In the Bible it’s suggested that the earth stands still while the sun is in orbit around it – and to primitive man it must have seemed so. The earth seems to stand still while the sun rises in the east, moves across the sky and sets in the west, while the moon and the stars, as viewed from the surface of the earth, travel across the night sky, returning to their starting points with time of day, day of the month and season of the year, but that’s not what’s actually happening.

By showing that some perceptions could not be reconciled in these terms, Galileo proved that this conceptual scheme was false, and furthermore that perceptions were better explained by a heliocentric conceptual scheme, that is a stationary sun with the earth in orbit around it.
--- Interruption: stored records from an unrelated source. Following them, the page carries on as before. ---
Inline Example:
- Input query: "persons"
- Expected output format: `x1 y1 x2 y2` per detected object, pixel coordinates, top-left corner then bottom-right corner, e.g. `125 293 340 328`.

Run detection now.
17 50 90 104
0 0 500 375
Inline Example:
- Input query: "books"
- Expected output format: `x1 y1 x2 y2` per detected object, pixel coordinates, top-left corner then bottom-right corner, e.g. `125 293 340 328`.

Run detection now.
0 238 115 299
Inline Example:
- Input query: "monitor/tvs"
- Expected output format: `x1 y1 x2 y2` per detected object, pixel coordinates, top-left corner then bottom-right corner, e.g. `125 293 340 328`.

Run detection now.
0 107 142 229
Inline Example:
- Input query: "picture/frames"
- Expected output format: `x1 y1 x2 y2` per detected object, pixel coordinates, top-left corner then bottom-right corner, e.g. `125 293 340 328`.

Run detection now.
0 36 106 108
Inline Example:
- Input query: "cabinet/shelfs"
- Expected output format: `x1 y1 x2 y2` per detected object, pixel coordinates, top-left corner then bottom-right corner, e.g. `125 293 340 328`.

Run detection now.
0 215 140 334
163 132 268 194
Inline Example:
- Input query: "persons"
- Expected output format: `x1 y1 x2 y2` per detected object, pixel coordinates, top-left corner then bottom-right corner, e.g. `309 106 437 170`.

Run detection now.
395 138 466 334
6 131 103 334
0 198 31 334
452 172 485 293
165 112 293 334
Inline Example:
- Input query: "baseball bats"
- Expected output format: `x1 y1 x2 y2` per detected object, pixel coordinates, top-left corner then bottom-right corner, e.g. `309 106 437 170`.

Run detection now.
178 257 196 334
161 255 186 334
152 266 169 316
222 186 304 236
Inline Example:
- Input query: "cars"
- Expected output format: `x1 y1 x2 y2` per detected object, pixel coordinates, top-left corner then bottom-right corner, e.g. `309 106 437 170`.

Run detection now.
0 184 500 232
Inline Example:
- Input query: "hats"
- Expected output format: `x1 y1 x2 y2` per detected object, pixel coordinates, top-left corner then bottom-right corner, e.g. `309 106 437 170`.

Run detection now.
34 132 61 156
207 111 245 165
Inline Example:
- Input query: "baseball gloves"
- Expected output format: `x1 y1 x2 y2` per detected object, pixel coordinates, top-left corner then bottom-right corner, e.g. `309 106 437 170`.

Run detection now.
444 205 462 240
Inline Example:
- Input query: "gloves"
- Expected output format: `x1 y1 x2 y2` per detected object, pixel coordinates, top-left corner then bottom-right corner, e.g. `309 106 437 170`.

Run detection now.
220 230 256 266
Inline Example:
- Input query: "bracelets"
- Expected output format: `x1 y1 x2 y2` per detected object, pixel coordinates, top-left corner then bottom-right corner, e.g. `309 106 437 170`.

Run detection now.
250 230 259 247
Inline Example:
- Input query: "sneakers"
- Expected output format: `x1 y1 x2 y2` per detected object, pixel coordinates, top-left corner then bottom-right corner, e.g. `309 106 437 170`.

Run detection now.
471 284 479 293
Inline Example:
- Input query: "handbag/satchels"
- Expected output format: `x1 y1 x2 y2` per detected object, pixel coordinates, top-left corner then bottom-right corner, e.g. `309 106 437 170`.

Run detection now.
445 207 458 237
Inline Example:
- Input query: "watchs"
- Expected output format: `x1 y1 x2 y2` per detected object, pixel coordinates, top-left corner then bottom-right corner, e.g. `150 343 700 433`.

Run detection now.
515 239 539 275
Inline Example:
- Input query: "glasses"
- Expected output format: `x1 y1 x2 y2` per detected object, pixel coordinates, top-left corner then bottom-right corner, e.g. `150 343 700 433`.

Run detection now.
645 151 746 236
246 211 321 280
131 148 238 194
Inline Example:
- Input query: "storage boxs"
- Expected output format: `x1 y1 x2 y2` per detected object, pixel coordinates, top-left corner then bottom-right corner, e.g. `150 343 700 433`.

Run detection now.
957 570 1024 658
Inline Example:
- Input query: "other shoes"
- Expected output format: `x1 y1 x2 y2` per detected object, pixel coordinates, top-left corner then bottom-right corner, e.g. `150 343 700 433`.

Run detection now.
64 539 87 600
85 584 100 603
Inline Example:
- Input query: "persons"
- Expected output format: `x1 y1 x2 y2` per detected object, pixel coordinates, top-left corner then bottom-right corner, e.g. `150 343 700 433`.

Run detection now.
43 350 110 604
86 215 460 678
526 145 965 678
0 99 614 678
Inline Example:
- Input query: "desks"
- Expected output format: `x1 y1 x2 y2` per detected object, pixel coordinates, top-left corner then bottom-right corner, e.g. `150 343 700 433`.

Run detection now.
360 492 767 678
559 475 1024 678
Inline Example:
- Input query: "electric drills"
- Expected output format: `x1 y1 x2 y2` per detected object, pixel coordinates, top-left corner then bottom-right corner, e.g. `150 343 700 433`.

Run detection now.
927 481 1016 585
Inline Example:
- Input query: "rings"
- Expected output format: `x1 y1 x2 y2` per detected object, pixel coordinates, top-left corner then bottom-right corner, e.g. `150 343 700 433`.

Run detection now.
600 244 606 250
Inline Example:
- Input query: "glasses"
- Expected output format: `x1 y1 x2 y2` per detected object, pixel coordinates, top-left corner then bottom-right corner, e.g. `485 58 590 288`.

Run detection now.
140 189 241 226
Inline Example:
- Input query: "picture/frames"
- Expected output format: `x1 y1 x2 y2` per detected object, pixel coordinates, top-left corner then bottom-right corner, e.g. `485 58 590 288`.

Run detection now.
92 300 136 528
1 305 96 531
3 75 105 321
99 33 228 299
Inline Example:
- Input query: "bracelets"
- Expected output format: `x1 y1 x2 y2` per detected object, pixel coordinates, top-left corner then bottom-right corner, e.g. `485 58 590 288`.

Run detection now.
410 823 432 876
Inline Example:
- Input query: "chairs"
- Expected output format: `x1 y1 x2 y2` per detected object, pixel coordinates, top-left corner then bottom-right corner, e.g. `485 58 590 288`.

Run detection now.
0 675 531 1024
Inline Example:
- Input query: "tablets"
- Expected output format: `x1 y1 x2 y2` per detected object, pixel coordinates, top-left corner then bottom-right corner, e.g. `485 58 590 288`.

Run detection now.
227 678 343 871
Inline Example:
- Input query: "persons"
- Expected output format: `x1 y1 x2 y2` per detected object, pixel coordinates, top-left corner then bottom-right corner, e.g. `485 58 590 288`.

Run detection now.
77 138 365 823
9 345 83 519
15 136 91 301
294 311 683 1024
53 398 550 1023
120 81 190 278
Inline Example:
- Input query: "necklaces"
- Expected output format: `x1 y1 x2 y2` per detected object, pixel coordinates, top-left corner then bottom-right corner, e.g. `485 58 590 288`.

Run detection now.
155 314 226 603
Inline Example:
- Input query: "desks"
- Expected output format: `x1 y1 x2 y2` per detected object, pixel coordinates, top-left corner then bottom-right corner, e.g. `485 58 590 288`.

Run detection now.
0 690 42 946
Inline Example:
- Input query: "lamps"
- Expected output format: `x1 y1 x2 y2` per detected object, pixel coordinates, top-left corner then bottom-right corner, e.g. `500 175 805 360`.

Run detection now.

By then however, the Church of Rome had been claiming otherwise, and insisting on the absolute truth of their claims as justification for holding great wealth and the exercise of power of life and death for hundreds of years.

Rather than admit that this claim was false, and give up wealth and power however, they used their power to suppress Galileo’s ideas – both succeeding and failing in part. The Church failed insofar as their monopoly on such truth claims was ended in the Peace of Westphalia – as European monarchs took sovereignty unto themselves claiming the Divine Right of Kings. But equally, that very claim supported the Church – but where before, man had bowed down to knowledge, now knowledge bowed down to man.